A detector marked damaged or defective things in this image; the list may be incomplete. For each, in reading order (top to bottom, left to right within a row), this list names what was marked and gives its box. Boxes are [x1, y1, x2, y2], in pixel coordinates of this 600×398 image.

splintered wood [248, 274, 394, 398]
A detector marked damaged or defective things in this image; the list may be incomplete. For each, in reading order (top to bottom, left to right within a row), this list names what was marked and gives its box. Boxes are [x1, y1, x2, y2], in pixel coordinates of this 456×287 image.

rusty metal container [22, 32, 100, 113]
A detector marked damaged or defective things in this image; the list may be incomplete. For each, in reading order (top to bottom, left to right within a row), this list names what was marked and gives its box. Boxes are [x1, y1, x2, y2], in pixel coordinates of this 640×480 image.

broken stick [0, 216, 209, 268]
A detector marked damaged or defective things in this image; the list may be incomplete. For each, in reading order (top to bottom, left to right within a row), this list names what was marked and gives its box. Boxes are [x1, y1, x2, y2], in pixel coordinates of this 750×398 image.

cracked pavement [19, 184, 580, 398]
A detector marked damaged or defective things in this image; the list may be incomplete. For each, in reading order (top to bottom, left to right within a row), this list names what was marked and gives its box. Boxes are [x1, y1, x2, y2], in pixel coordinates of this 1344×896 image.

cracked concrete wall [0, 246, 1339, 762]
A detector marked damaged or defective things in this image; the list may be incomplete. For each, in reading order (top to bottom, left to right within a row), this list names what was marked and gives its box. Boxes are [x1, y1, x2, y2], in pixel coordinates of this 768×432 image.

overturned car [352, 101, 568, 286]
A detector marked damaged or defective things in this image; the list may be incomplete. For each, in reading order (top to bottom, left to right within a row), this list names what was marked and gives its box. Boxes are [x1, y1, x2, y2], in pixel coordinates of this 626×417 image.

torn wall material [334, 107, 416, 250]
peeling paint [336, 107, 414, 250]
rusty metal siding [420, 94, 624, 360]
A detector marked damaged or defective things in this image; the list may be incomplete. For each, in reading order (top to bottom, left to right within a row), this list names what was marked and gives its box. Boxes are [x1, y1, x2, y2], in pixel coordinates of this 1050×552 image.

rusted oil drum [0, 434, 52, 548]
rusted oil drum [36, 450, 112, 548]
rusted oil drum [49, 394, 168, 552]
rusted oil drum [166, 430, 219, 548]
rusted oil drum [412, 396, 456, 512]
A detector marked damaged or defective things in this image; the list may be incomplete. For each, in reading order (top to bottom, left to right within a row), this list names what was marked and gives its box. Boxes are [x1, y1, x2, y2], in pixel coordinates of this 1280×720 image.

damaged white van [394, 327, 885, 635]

### WHAT YOU NEED TO DO
Reproduce verbatim the records between the line containing "this 640×480 image." and the line containing "broken stick [0, 216, 209, 268]", inclusive.

### RESPONSE FOR THIS EXERCISE
A detector marked damaged or defective things in this image; the list may be incomplete. For each, in reading order (top to bottom, left to right within a row), this list names what was marked and gives its box. Boxes are [x1, y1, x2, y2], in pixel coordinates of this 640×480 image.

broken stick [0, 216, 209, 268]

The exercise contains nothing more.